I think Abigail Adams suffered from the fact that I had recently read David McCullough’s biography of John Adams, and Woody Holton’s book covers a lot of the same ground. This fact made me ponder a bit about how much a woman’s history is often treated as an echo of her famous husband’s. I am sure that not as much information is available about Abigail as there is about John, especially before they married, but I felt like these two books didn’t need to cover so much of the same territory.
The picture that emerges of Abigail Adams is of a well-meaning but bossy woman of strong views. Her feistiness had two sides. I know that people are captivated by the thought that she spoke her mind during a time when many women didn’t and behaved as if she had rights that she did not, but I had the distinct impression that on numerous occasions she would have driven a lot of people crazy, particularly in her attempts to manage her relatives. When, for example, Abigail interfered in John Quincy’s posting to Russia, he must have been very patient, or very angry.
On the other hand, Holton shows that Abigail was an expert manager of the couple’s property and fortune, actually more astute than John. She took upon herself rights that were not hers legally, from principle, and she stood up for what she believed.

### PARTS OF THE EXERCISE:
A) In the Abigail Adams review, which biography does the writer say had been read shortly before Holton's book?
B) Proceed with the Abigail Adams review, writing on from its final sentence.
The listing comes from a source unrelated to the Abigail Adams review.

Stored data entries

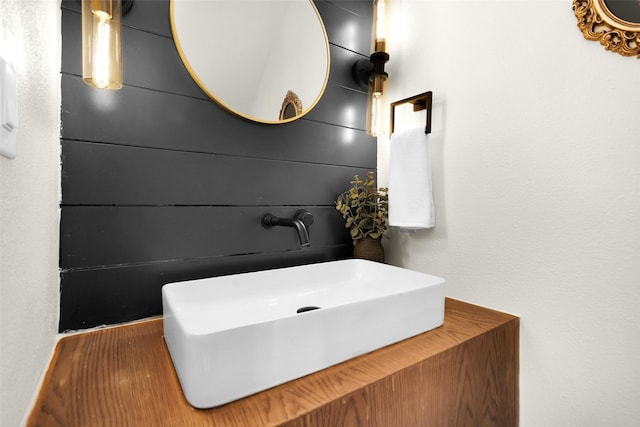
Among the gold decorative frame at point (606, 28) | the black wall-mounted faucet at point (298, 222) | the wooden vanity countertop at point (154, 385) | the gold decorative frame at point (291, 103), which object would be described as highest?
the gold decorative frame at point (606, 28)

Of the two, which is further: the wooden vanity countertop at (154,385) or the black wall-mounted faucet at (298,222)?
the black wall-mounted faucet at (298,222)

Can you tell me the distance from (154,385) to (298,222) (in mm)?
564

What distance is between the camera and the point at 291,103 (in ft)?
3.72

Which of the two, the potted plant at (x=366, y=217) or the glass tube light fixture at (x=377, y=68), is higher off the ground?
the glass tube light fixture at (x=377, y=68)

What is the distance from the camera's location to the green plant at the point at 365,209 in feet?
4.01

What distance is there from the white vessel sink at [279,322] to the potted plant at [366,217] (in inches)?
4.4

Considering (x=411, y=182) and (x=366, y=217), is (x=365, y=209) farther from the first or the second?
(x=411, y=182)

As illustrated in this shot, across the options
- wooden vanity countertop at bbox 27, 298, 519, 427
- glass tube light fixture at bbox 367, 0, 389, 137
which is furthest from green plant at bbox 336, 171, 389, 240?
wooden vanity countertop at bbox 27, 298, 519, 427

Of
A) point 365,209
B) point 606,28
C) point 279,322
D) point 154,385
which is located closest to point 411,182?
point 365,209

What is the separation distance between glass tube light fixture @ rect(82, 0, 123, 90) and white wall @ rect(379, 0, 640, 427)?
101cm

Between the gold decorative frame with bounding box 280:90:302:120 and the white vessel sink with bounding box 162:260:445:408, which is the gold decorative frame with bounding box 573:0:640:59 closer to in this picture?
the white vessel sink with bounding box 162:260:445:408

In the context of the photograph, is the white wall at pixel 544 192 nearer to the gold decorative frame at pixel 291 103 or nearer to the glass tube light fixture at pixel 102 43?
the gold decorative frame at pixel 291 103

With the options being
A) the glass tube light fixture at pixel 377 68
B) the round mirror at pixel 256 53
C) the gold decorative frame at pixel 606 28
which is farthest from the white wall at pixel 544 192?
the round mirror at pixel 256 53

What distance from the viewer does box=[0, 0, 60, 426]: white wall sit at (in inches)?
15.5
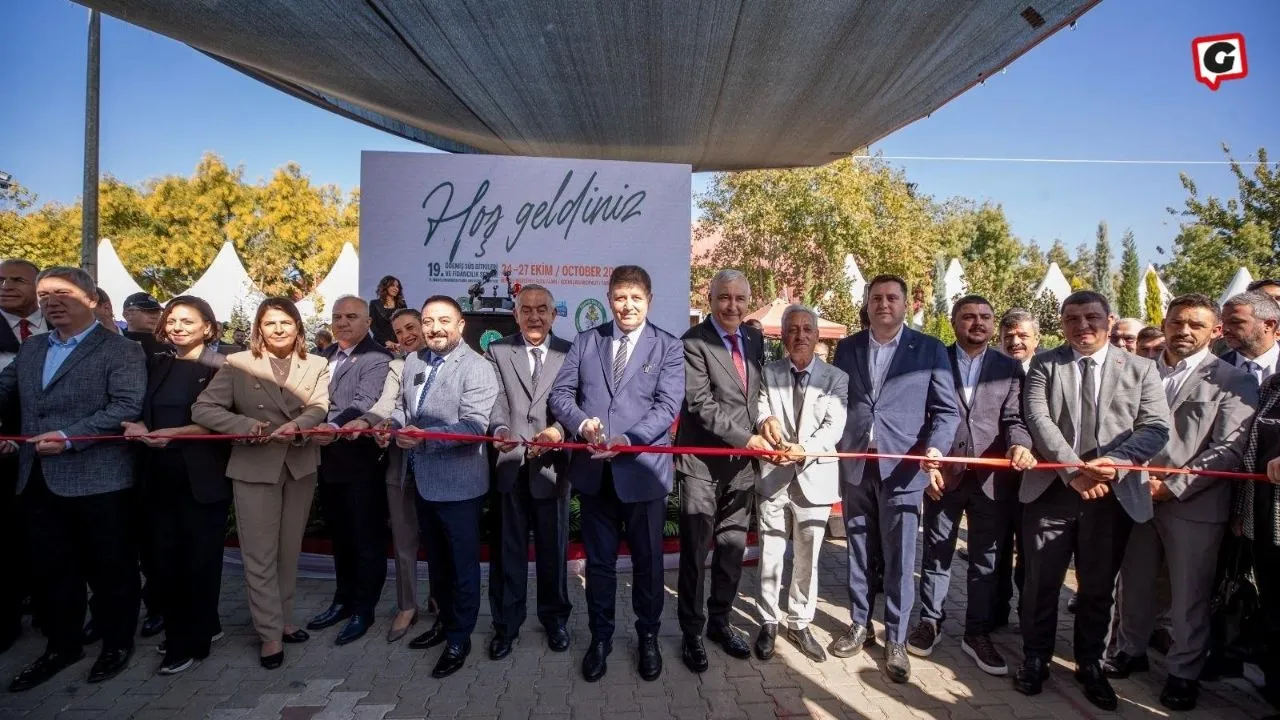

### RESPONSES:
A) David McCullough's biography of John Adams.

B)
I am not sure I understand the expectation at the time, but I was also struck by the fact that she made very little effort to move into or even visit the White House. I know that it was only partially built at the time and was more like a rustic men’s boarding house than the building we know today, but it seemed that John Adams spent a lot more time without his wife than was necessary, as Abigail also did not accompany him on all of his diplomatic trips. Perhaps this arrangement suited the two of them, but I had the impression that it suited her much more than it did him.
These comments are not a criticism of the biography as such, but here is one. Like many biographers do, I feel that Holton occasionally draws conclusions and makes generalizations based on too little evidence. Perhaps he is trying to avoid the problem of scholarly presentations that provide too much evidence to keep the material interesting, but if so, he goes too far the other way at times. I found myself thinking several times that he had not proven his point of view. At other times, he buries his themes in too much biographical detail. I think he was having difficulty keeping that vital balance between too much information and too little. However, Holton does usually manage to preserve a tone that is light and interesting, and Abigail Adams is certainly a compelling figure in history.